● **TASK STATEMENT**: Your output should consist solely of the lines from the one holding "Junior Jenny Xiong" to the end of the records below, inclusive, reproduced exactly and free of pictures.
--- DATA TO USE ---
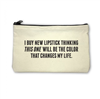 cream Canvas Pouch with top zipper that reads I Buy New Lipstick Thinking This One Will Be The Color That  Changes my life""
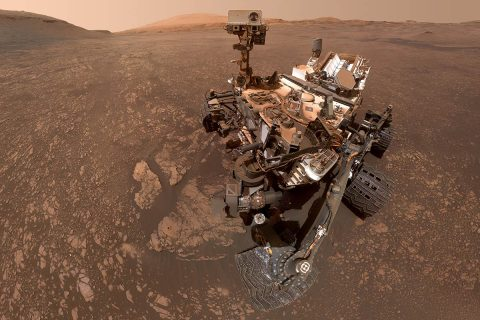 """NASA's Curiosity Mars rover took this selfie on May 12, 2019 (the 2,405th Martian day, or sol, of the mission). To the lower-left of the rover are its two recent drill holes, at targets called """"Aberlady"""" and """"Kilmarie."""" (NASA/JPL-Caltech/MSSS)"""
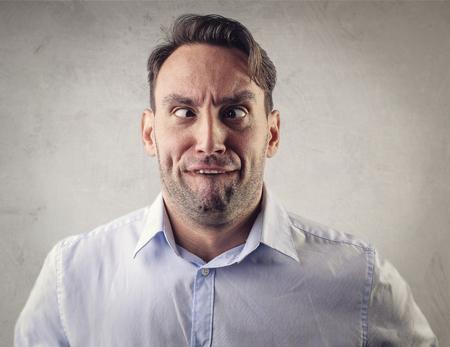 smirk: Crazy man with a weird look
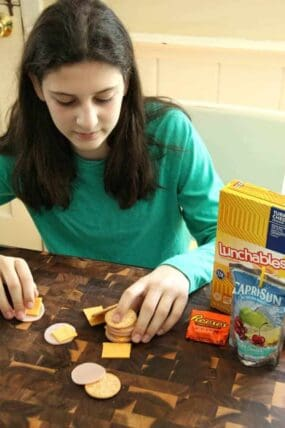 Girl building with Lunchables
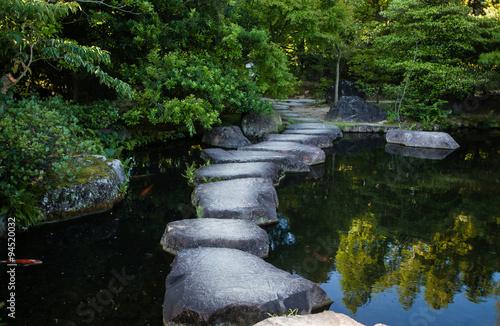Fotografie, Obraz  Step stones path over a pond in Koko-en Garden near White Egret Castle, in Himej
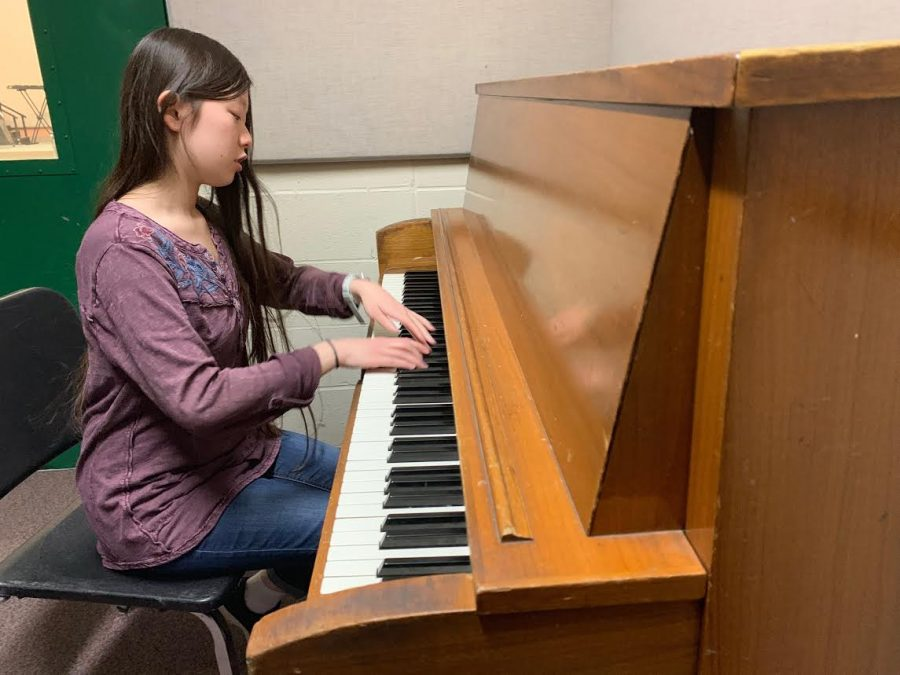 Junior Jenny Xiong warms up as she plays the piano in a practice room.
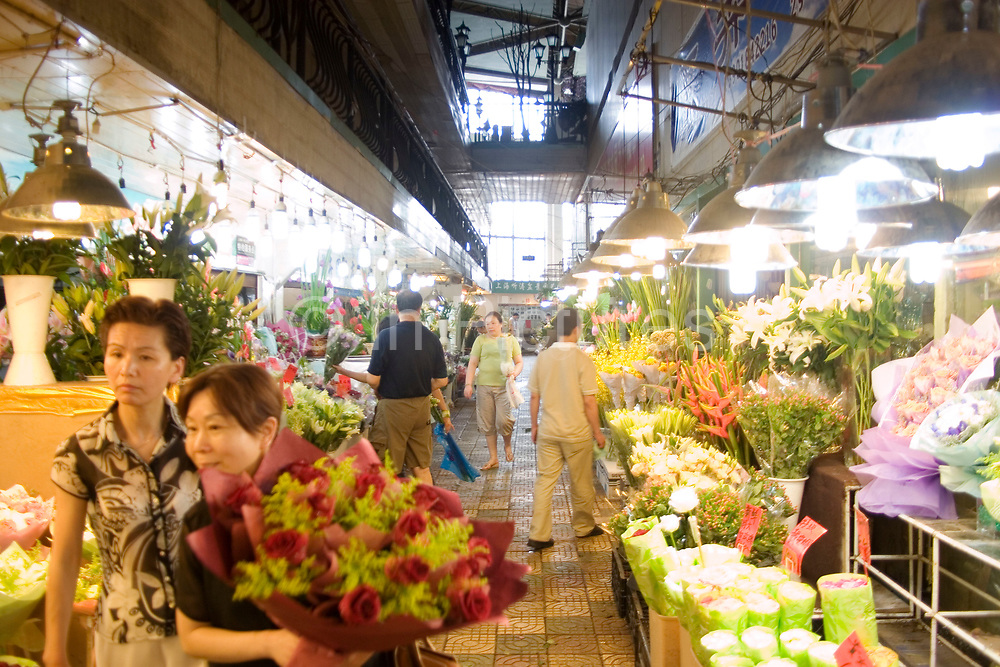 Shanghai's old flower market off Rejin Lu, downtown. This excellent flower market which sells fresh flowers on the ground floor and fake flowers upstairs is situated in an old communist party building. Sellers and arrangers work through the heat and cold in this exposed building, moving flowers at unbelievably low prices compared to this trade in the West.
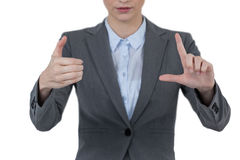 Businesswoman hand gesturing against white background. Sophisticated businesswoman gesturing against white background stock images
---
● **ANSWER TO THE PROBLEM**:
 Junior Jenny Xiong warms up as she plays the piano in a practice room.
 Shanghai's old flower market off Rejin Lu, downtown. This excellent flower market which sells fresh flowers on the ground floor and fake flowers upstairs is situated in an old communist party building. Sellers and arrangers work through the heat and cold in this exposed building, moving flowers at unbelievably low prices compared to this trade in the West.
 Businesswoman hand gesturing against white background. Sophisticated businesswoman gesturing against white background stock images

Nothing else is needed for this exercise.